Proceeding north in the
ICW, past the Atlantic Boulevard Bridge, the Tideways and Dutton Island
preserves will be along the eastern shore. This unspoiled area of
islands and tidal creeks features a kayak launch dock and a mile-long
marked paddling trail through a pristine tidal zone. Currently, paddlers
can utilize the park’s group camp area (a fee is required) by walking a
quarter mile north of the kayak launch dock. For camping reservations,
call the City of Atlantic Beach Recreation Department: (904) 247-5828. A
primitive campsite for paddlers is being established on a small
peninsula east of the kayak launch.
2. Dutton Island to
Sister's Creek Marina, 5 miles
Be wary of currents and
large boats as you enter the St. Johns River. You must cross the river
in a diagonal direction to reach Sister’s Creek. If you want to visit
the Fort Caroline National Memorial in the Timucuan Preserve, paddle a
short distance up the St. John’s along the south shore to the low
floating docks just before the reconstructed French fort. Jean Ribault
landed near here in 1562, exchanged gifts with area Timucuan Indians,
erected a stone monument and claimed the area for France. “It is a thing
unspeakable,” wrote Ribault in his journal, “to consider the things that
be seen there, and shall be found more and more in this incomparable
The French established a
colony at the site in 1564, building Fort Caroline, but only a year
later, Ribault and several hundred French soldiers sailed south to raid
Spanish St. Augustine. He was shipwrecked by a powerful tropical storm.
Spanish Admiral Pedro Menendez saw an opportunity and raided Fort
Caroline, brutally killing most of the adult males. He then hunted down
Ribault and other shipwrecked sailors and killed them at a place called
Matanzas (“slaughter”), part of segment 24. The fighting marked the
first of many battles over European control of the “New World.”
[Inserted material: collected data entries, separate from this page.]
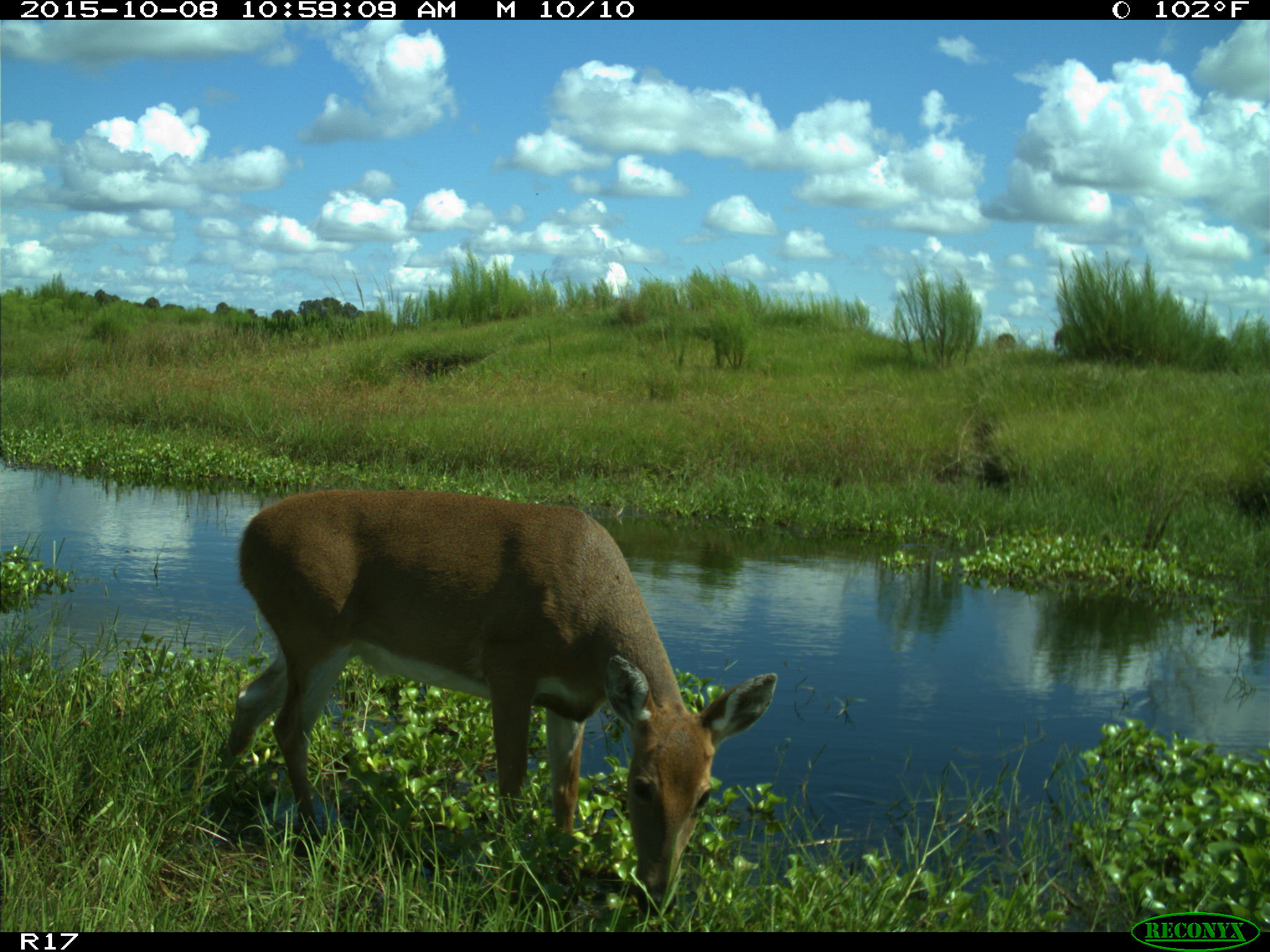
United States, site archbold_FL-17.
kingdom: Animalia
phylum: Chordata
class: Mammalia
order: Artiodactyla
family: Cervidae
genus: Odocoileus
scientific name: Odocoileus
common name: deer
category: unidentified deer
Regarding the Timucuan Indians, their numbers dwindled from tens of
thousands to only a few hundred by 1700, primarily due to disease. The
tribe is considered extinct today.
The Sister’s Creek Marina
is located on the west side of Sister’s Creek just off Heckscher Drive
(State Road 105), a short distance from the St. John’s River. Please
note that the marina is closed to the public during the Greater
Jacksonville Kingfish Tournament in July and one week before. Restrooms,
water and a picnic area are available.